Data Science Asked by Viktor Katzy on October 1, 2021
TL;DR: What is the impact of a linear trend on the correlation between time series that are (most likely) not spuriously correlated?
I’m currently trying to reconstruct/cross-validate an analysis delivered by one of my companies contractors.
The data is based on time series of sensor data (approx. 3.5m timestamps). Goal was to find the signals with the highest correlation with one specific signal.
Despite not being an expert in data science I was able to reproduce their data cleaning (drop columns with zero variance, interpolate linearly over smaller gaps, drop remaining columns containing NaN-values). But after that I’m not sure if I can confirm their findings.
Seemingly they did a simple pearson-correlation like
corr = df.corrwith(df['DesiredSignal'])
Yet looking at the data the signals seem definitely trended.
When I then apply a detrend-function like
from scipy import signal
df_d = signal.detrend(df[column])
df_n = pd.DataFrame(data=df_d)
and apply the corrwith-function to this new dataframe I get totally different results (e.g. a significant higher amount of highly negativ correlations).
My Question now is: Can I trust the findings of the contractor or are they rendered invaild by not considering the influence of trends on correlation or am I getting something completly wrong?
The 4 main measures of correlation are Pearson, Kendall rank, Spearman and Point-biserial (the latter of which is not applicable for this type of problem). For simplicity, I'll only explain how it affects measuring Pearson correlation.
Let's assume $X$ represents a sinusoidal time series without trend: $x_t = sin(t)$, $Y$ represents $X$ with an upwards linear trend: $y_t = t + sin(t)$ and $Z$ represents $X$ with a downwards linear trend: $z_t = -(t + sin(t))$. All series have identical timestamps and have the same unit of measurement (for ease of plotting):
One of the assumption to measure Pearson correlation between two time series is called linearity
, that when both series are plotted against one another on a scatter graph, there is a linear relationship:
As you can see, $X$ and $Y$ do not satisfy this condition and so Pearson correlation is the incorrect statistical measure to use, whereas for $Y$ and $Z$ it is. Why though?
Pearson correlation measures the degree to which values deviate from the linear line of best fit between the two series provided. If the relationship is not linear, this relationship will not be measured accurately. This can be shown by plotting the Pearson correlation coefficient as $t$ increases:
Notably, $X$ and $Y$ will also violate the assumption of a monotonic relationship for both Spearman and Kendall rank, and so you cannot measure correlation with any of these methods for $X$ and $Y$ unless transformations of the data are performed to satisfy the underlying assumptions - as you do in the question post.
Linear trends, therefore, don't have strictly positive or negative impacts on measuring correlation. You will just have to react accordingly to the underlying assumptions of the correlation measure you need to use.
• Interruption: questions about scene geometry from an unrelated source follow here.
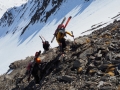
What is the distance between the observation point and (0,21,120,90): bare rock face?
9008 millimetres

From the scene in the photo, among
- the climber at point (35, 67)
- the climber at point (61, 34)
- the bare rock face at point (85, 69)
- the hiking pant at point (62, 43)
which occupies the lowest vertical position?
the bare rock face at point (85, 69)

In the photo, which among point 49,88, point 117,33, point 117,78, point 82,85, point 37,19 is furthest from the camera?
point 37,19

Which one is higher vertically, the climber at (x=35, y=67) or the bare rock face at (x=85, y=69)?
the climber at (x=35, y=67)

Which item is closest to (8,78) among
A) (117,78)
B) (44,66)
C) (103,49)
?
(44,66)

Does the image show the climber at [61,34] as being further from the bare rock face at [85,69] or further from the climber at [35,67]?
the climber at [35,67]

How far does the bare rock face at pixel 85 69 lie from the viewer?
901 cm

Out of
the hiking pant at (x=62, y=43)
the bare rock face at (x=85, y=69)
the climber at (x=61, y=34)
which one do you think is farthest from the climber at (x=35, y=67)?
the hiking pant at (x=62, y=43)

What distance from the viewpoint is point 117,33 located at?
12594mm

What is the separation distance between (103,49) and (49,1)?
102 meters

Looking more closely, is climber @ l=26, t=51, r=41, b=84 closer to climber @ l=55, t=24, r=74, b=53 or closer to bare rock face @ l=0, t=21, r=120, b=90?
bare rock face @ l=0, t=21, r=120, b=90

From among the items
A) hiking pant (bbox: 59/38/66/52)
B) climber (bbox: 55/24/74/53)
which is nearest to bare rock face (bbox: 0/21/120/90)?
hiking pant (bbox: 59/38/66/52)

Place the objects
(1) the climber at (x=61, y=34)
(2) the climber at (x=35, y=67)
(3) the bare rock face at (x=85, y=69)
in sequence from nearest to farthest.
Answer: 1. (3) the bare rock face at (x=85, y=69)
2. (2) the climber at (x=35, y=67)
3. (1) the climber at (x=61, y=34)

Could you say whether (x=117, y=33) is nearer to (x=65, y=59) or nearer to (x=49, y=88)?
(x=65, y=59)

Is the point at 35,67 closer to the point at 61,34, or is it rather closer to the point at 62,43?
the point at 61,34
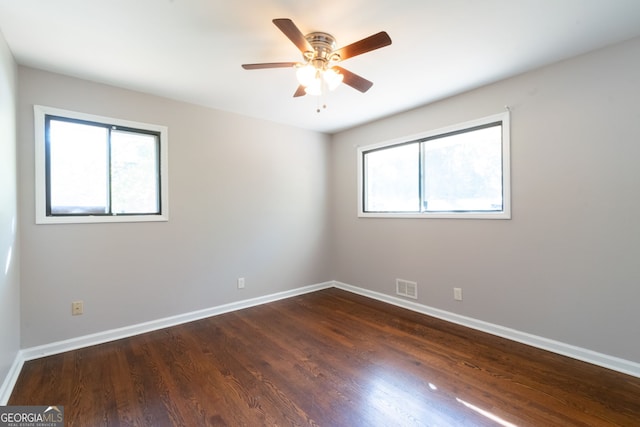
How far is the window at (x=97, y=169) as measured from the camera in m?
2.49

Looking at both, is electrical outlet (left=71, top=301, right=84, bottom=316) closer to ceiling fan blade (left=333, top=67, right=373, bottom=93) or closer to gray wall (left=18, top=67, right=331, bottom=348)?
gray wall (left=18, top=67, right=331, bottom=348)

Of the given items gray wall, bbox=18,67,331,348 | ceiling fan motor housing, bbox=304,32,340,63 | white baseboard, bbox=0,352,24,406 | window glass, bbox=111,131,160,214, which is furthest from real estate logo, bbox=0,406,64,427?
ceiling fan motor housing, bbox=304,32,340,63

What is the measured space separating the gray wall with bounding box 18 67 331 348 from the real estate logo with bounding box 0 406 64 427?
0.94 m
To paraphrase Hanlon's razor:
It is better to assume ignorance than malicious intent.
If you provide your feedback, the analyst will have an opportunity to discuss through why they chose to pursue a certain route, give them a chance to realise what they did was incorrect, or that they misunderstood the requirements and/or limitations of the project.
Hopefully, this leads to a more positive outcome, given you want the best results and the analyst wants to provide the best service.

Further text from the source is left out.